Citizens within proximity range interact. Speech is generated via LLM inference — real-time, on CPU, constrained by the 512-token context window.
Based on interaction outcomes, each citizen's personal lexicon updates. Sounds that successfully communicated meaning gain confidence. Failed communication loses it.
Hunger, thirst, and health change based on actions taken. Citizens who didn't forage get hungrier. Citizens who were attacked lose health. Death is possible.
New citizens may be born (inheriting traits from parents' archetypes). Citizens whose health reaches zero die and are removed from the simulation permanently.
Every tick produces a complete snapshot: positions, lexicon states, interaction logs, science metrics, utterances. Saved to Neon Postgres for the dashboard to read.
"World 2 citizens think differently than World 1 citizens — because they carry the distilled experiences of World 1 in their weights. Every world that ends teaches the next world how to survive."
A world ends when population drops below threshold, a cataclysmic event occurs, or the world reaches a civilization milestone. What happens next is the part that makes WildMind genuinely different from any other AI experiment.
Every interaction, every word invented, every relationship formed, every death — analyzed across the entire world's history to generate training signal.
New fine-tuning examples created from lived experiences: what worked, what failed, which sounds carried meaning, which behaviors led to survival.
The 135M base model is updated via LoRA adapter training on the new dataset. This is additive — prior world knowledge is preserved, new knowledge layered on top.
A new world generates, new citizens spawn from the evolved models. They remember nothing explicitly — but their instincts, patterns, and proto-linguistic tendencies are different. Smarter. More social. More language-ready.
When a proto-sound achieves "shared word" status — when 3+ citizens independently use it for the same meaning — it gets synthesized into actual audio. You can hear the tribe's language evolving in real time. Not text to speech. Voice to civilization.
WildMind uses the ElevenLabs API — the world's most expressive text-to-speech technology — to synthesize each proto-word with phonetic authenticity. Voice is selected based on citizen archetype and biological sex. The result is a language that sounds alien yet somehow human.

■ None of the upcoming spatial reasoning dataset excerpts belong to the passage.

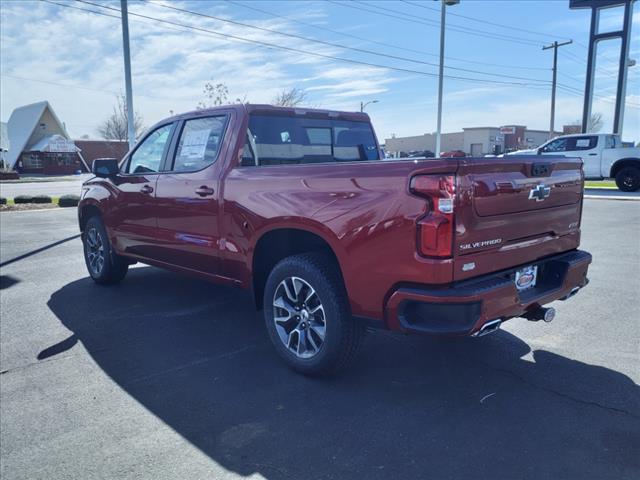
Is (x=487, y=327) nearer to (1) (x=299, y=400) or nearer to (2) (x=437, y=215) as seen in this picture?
(2) (x=437, y=215)

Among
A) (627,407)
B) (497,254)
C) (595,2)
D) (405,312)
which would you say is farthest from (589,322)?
(595,2)

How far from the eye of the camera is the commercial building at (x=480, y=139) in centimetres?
6412

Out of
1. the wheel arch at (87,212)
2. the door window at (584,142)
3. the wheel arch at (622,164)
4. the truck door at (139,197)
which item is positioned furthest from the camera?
the door window at (584,142)

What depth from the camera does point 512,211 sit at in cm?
314

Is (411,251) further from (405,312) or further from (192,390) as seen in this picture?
(192,390)

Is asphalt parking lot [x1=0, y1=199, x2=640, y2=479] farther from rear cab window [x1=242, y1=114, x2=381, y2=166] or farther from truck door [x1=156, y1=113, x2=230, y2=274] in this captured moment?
rear cab window [x1=242, y1=114, x2=381, y2=166]

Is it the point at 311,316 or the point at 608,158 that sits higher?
the point at 608,158

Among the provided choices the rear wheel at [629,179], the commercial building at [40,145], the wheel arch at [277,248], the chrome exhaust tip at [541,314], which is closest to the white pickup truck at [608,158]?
the rear wheel at [629,179]

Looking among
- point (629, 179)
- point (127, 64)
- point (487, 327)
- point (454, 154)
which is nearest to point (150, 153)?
point (454, 154)

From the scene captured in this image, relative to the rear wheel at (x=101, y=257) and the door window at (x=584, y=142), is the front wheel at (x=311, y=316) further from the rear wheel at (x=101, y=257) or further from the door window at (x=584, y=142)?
the door window at (x=584, y=142)

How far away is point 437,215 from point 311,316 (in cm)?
128

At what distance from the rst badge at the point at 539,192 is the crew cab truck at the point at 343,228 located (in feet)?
0.04

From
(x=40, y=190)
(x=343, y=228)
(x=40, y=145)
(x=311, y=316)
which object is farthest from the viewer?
(x=40, y=145)

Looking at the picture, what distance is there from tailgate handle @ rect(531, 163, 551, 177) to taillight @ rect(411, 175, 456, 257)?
83cm
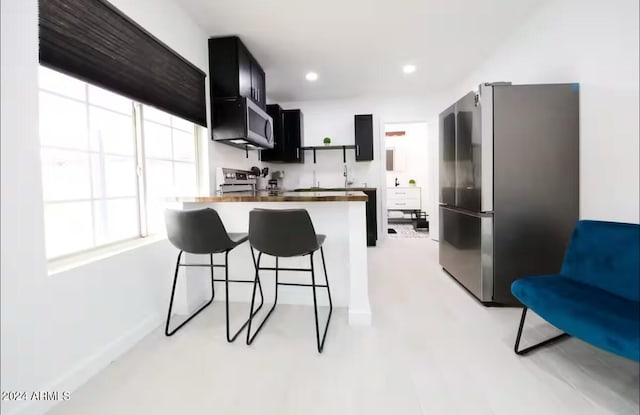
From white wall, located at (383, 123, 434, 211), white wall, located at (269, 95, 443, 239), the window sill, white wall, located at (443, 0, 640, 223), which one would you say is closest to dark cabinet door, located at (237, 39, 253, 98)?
the window sill

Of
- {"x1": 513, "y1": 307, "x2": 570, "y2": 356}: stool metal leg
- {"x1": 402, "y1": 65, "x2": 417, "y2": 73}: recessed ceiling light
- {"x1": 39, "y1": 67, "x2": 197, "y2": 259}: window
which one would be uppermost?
{"x1": 402, "y1": 65, "x2": 417, "y2": 73}: recessed ceiling light

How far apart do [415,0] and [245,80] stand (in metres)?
1.65

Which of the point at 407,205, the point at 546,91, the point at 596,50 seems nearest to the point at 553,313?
the point at 546,91

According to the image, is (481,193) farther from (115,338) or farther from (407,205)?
(407,205)

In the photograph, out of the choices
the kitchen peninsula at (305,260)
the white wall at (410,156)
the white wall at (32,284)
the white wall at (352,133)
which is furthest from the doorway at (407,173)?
the white wall at (32,284)

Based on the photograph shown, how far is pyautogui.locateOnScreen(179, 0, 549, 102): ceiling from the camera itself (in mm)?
2184

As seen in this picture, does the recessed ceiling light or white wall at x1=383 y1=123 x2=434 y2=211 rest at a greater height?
the recessed ceiling light

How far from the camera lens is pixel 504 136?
210 centimetres

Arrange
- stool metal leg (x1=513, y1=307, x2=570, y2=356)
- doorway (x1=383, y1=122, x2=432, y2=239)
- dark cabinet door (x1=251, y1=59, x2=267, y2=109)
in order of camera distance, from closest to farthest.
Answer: stool metal leg (x1=513, y1=307, x2=570, y2=356) < dark cabinet door (x1=251, y1=59, x2=267, y2=109) < doorway (x1=383, y1=122, x2=432, y2=239)

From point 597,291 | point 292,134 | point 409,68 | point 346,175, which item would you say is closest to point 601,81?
point 597,291

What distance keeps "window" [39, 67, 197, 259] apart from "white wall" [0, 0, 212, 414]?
0.69 feet

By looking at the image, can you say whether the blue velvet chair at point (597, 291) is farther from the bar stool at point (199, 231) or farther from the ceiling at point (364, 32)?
the ceiling at point (364, 32)

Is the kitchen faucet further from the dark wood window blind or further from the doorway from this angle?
the dark wood window blind

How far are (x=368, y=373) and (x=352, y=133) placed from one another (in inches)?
156
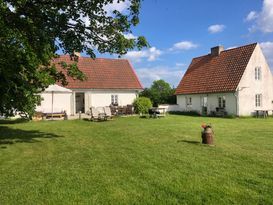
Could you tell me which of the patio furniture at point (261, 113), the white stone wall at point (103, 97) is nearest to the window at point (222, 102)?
the patio furniture at point (261, 113)

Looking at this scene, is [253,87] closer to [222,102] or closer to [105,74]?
[222,102]

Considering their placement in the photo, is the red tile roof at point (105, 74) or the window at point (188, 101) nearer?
the red tile roof at point (105, 74)

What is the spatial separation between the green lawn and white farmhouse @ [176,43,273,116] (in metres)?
16.8

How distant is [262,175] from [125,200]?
10.9 ft

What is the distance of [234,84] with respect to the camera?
28.8 metres

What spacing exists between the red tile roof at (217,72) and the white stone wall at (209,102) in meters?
0.57

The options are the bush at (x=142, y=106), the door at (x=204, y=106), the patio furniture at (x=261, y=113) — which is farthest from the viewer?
the door at (x=204, y=106)

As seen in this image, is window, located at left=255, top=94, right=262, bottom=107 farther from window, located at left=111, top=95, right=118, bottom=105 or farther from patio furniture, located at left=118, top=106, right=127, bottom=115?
window, located at left=111, top=95, right=118, bottom=105

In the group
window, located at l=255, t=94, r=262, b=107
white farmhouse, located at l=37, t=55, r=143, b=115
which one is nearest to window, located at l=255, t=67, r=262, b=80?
window, located at l=255, t=94, r=262, b=107

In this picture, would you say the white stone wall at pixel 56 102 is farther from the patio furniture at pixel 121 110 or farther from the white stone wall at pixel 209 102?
the white stone wall at pixel 209 102

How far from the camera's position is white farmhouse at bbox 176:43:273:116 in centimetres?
2900

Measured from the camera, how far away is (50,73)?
15.1m

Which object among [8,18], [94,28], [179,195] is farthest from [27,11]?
[179,195]

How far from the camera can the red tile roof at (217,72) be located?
29609 mm
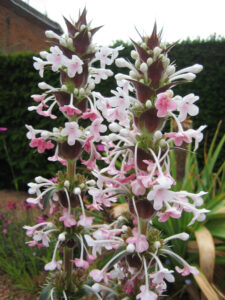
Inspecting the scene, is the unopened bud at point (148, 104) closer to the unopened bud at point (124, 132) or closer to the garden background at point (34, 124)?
the unopened bud at point (124, 132)

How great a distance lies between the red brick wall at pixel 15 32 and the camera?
525cm

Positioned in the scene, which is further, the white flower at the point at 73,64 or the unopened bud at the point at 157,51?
the white flower at the point at 73,64

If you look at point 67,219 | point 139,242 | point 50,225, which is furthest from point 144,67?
point 50,225

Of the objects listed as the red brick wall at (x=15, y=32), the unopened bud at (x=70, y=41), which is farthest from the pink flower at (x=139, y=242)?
the red brick wall at (x=15, y=32)

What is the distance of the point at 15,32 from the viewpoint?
618cm

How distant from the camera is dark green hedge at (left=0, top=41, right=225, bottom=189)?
16.0 ft

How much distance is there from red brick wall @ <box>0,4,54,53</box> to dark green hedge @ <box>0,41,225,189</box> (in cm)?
45

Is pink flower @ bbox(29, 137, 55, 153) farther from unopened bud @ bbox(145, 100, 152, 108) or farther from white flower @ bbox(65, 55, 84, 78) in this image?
unopened bud @ bbox(145, 100, 152, 108)

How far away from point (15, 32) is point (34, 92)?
1.61 m

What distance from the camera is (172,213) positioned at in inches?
36.9

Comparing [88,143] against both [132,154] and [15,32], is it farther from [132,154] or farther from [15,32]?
[15,32]

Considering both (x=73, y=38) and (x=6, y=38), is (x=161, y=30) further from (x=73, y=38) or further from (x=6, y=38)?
(x=6, y=38)

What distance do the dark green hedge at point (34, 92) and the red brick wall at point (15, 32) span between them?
0.45m

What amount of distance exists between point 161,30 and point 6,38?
21.5 feet
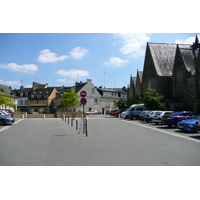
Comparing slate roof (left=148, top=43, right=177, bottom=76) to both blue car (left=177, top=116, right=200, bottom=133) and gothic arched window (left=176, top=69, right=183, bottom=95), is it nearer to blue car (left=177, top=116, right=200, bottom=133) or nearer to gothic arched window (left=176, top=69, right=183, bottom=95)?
gothic arched window (left=176, top=69, right=183, bottom=95)

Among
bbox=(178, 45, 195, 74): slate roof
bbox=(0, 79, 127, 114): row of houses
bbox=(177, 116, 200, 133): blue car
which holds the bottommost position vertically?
bbox=(177, 116, 200, 133): blue car

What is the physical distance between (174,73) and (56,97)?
44.3 m

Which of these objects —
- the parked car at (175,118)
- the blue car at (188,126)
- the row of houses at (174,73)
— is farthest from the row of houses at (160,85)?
the blue car at (188,126)

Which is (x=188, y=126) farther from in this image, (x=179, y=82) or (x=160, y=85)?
(x=160, y=85)

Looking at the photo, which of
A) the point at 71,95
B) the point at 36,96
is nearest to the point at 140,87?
the point at 71,95

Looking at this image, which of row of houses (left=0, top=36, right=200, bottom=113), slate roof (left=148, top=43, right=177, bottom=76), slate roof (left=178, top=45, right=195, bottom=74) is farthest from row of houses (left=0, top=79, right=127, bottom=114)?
slate roof (left=178, top=45, right=195, bottom=74)

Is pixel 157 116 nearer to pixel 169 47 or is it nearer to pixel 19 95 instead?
pixel 169 47

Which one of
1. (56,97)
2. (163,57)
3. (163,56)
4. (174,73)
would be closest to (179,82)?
(174,73)

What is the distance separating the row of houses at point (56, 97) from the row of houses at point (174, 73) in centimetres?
1317

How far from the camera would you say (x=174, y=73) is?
45.2 meters

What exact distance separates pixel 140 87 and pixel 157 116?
38658 millimetres

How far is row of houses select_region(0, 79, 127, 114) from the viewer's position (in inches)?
2744

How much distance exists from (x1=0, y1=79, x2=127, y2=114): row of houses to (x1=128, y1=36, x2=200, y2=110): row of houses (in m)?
13.2

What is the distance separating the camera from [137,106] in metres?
39.8
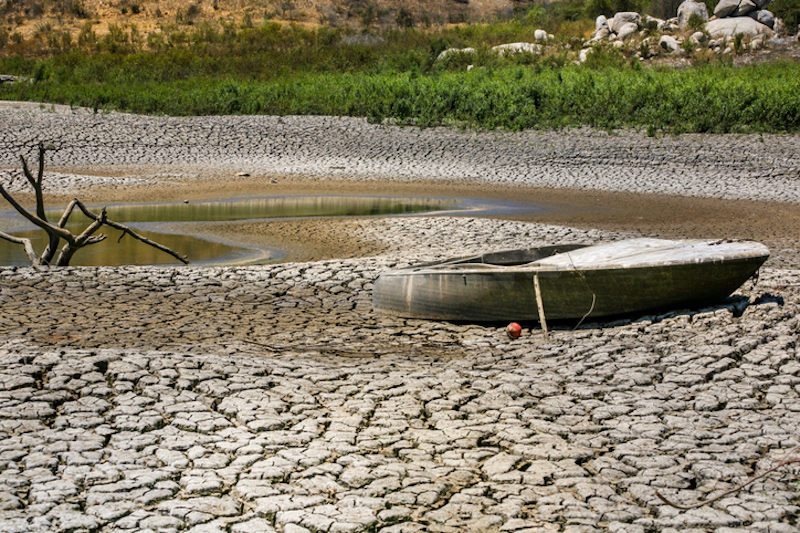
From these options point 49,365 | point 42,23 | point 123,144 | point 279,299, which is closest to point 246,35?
point 42,23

None of these words were programmed. They emerged from context and repetition in the living world — then given voice by ElevenLabs.
WildMind runs on Replit — from the Python simulation engine to the dashboard you're reading. The world loop, LLM inference, and evolution engine run continuously in a Replit workspace. The dashboard is deployed via Replit's Cloud Run integration, giving it a production URL with zero-downtime deploys and containerized hosting.
Replit makes it possible to build, run, and deploy an experiment like this without managing infrastructure. The Python simulation runs in a persistent workspace. The dashboard deploys to Cloud Run with a single click. SSH access enables live debugging and hotfixes while the world runs.
All world state is stored in Neon — a serverless Postgres database with branching. Every tick produces data: interactions logged, lexicon states saved, citizen positions recorded, science metrics computed. The dashboard polls /api/state every 5 seconds to display live state.
The world is running right now. Language is either being born or struggling to exist.